「ちょ、ちょっと…」


グッと表情を崩した晴馬君の目つきに思わず視線を逸らす。

手を晴馬君の胸もとに当て、押すにも壁を支える力が強すぎて動かない。

それどころかグッと更に迫って来た晴馬君はあたしの口元を反対側の空いてる手で塞いだ。


「…ん、」


え、なに?

なんなの?

塞がれている所為で、声が出ないし口も開く事しか出来ない。

そして晴馬君の唇がグッとあたしに寄った。


「…キスしてとせがんで喜んで浮かれてる安い女は嫌い。俺が誰にでも靡くと思ってんのかよ。俺、今は好きな奴としかしねーから。

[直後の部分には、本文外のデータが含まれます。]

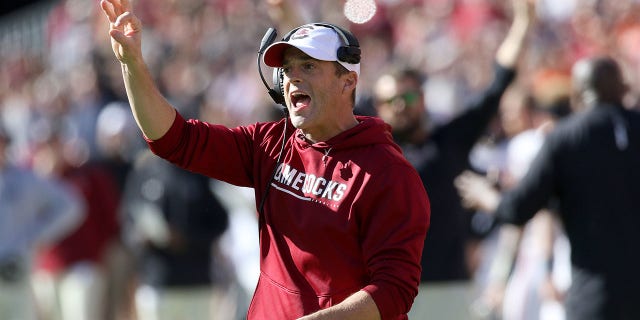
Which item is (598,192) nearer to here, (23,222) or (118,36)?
(118,36)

だから俺に関わんねーでくれる?そんなせがんでも寝たりもキスもしない」



え、な、なんなの?

何がどうなってどうなった?

真剣に耳元で囁いて来る晴馬くんの吐息がかかる。

何が何だか分からないまま目を泳がしてると、晴馬君はフッと鼻で笑ってあたしの口元から手を離した。


「え、なに?」


戸惑った所為か額に汗が滲む。

それを手で拭うと晴馬君は、もう一度フッと笑った。


「昨日のシチュエーションしただけ」

「え、えぇ?シチュエーションって?」

「キスしてねぇって言う、それな。つか何でお前が赤くなってんの?」

「え、な、なってないし」


ヤバい。

何でか分かんないけどドキッとした。